▶ **DIRECTIONS FOR THIS TASK**: Render the lines of the records below as a numbered list, skipping blank lines and leaving out the pictures.

Picture-based spatial records

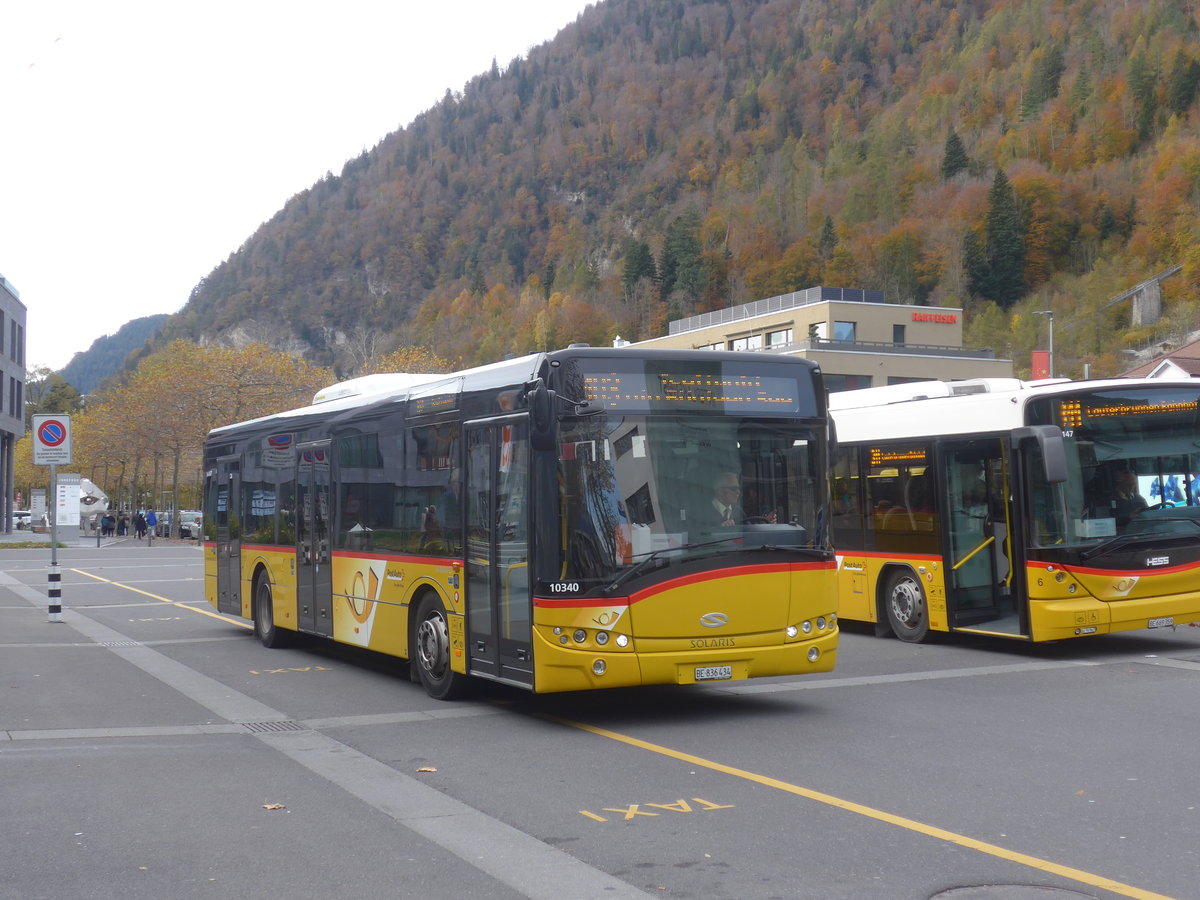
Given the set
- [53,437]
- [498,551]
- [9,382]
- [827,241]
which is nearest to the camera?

▶ **THE REPLY**:
1. Given the set
2. - [53,437]
3. - [498,551]
4. - [9,382]
5. - [827,241]
6. which is nearest to the camera?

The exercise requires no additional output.